Il tempismo si è rivelato cruciale. L’Aston Villa ha esitato nel formalizzare l’offerta, virando poi su un altro profilo. Influenzato anche dalle chiamate dell’amico Victor Osimhen, che lo voleva a Istanbul, Leão ha quindi deciso di accettare la proposta turca senza attendere oltre.
Mancati gli obiettivi principali, il Milan ha puntato su Omari Hutchinson. L’esterno mancino inglese è stato scelto sulla base di report positivi su tecnica, uno contro uno e calci piazzati, oltre a eccellenti dati atletici.
Hutchinson è stato ritenuto un profilo ideale per il gioco del tecnico Amorim. Ora la gerarchia sulla trequarti vede Christian Pulisic titolare a sinistra, con Adrien Rabiot che dovrebbe imporsi per l’altra posizione. Loftus-Cheek, finora titolare, potrebbe invece vedere ridursi il suo impiego.

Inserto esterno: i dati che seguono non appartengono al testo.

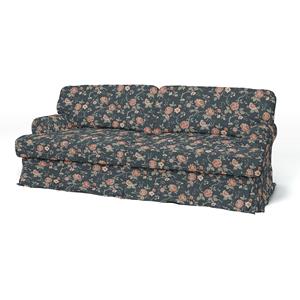 Bemz IKEA - Hoes voor slaapbank Ekeskog, Rosenträd Dark,  X Boråstapeter Collection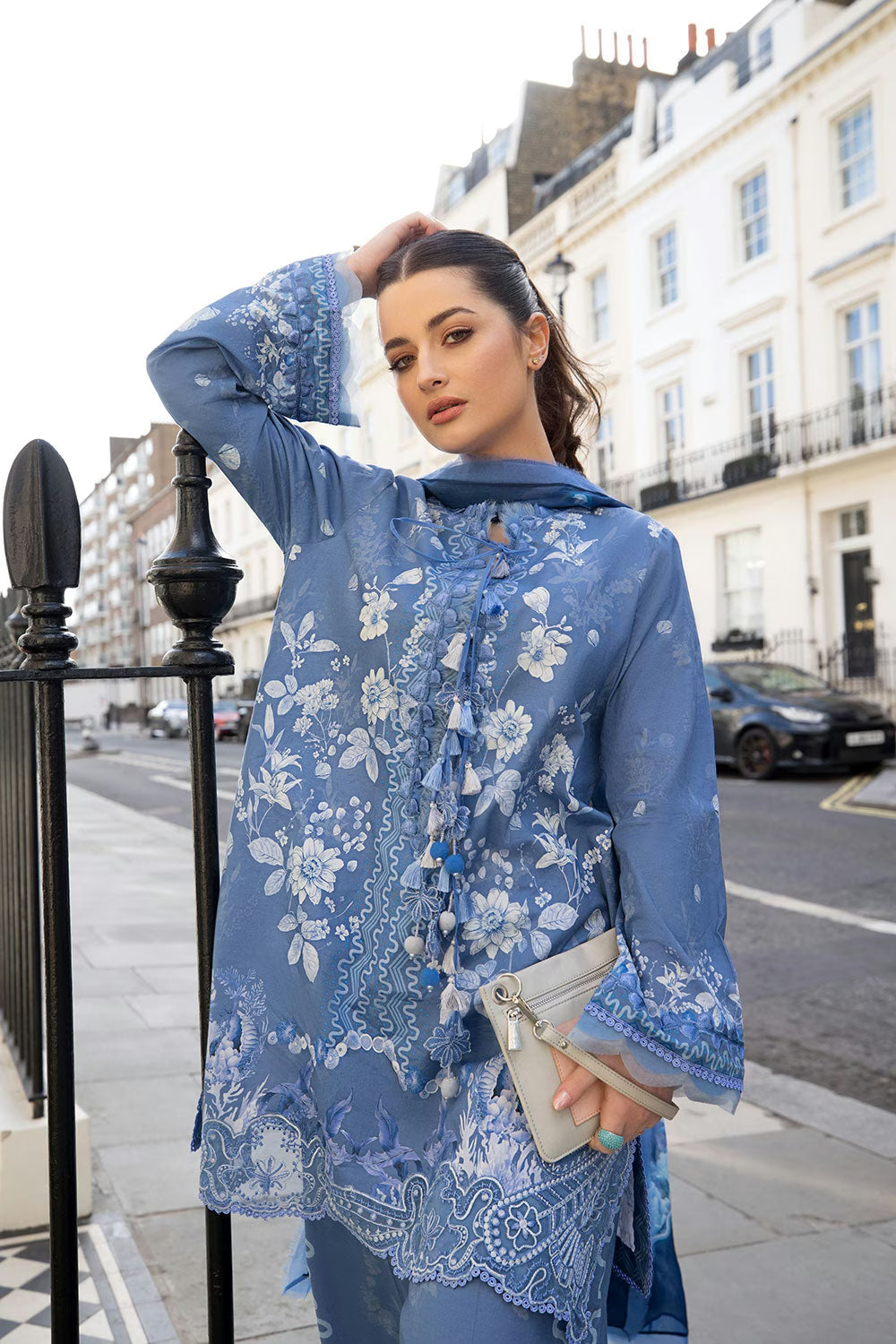 Design 1A Unstitched | SN Prints '26 | SOBIA NAZIR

Infine, il caso di Fikayo Tomori. A metà agosto, il club lo aveva messo fuori progetto. Mentre altri esuberi hanno trovato una nuova sistemazione, il difensore inglese è stato reintegrato in rosa dopo aver trattato con il Fulham.
La decisione è maturata in seguito all’infortunio di Matteo Gabbia. L’allenatore Amorim ha riconsiderato l’utilità di Tomori, che è sempre rimasto volentieri a Milano. Ripartirà come alternativa in difesa, con la prospettiva di guadagnare minuti nel corso della stagione.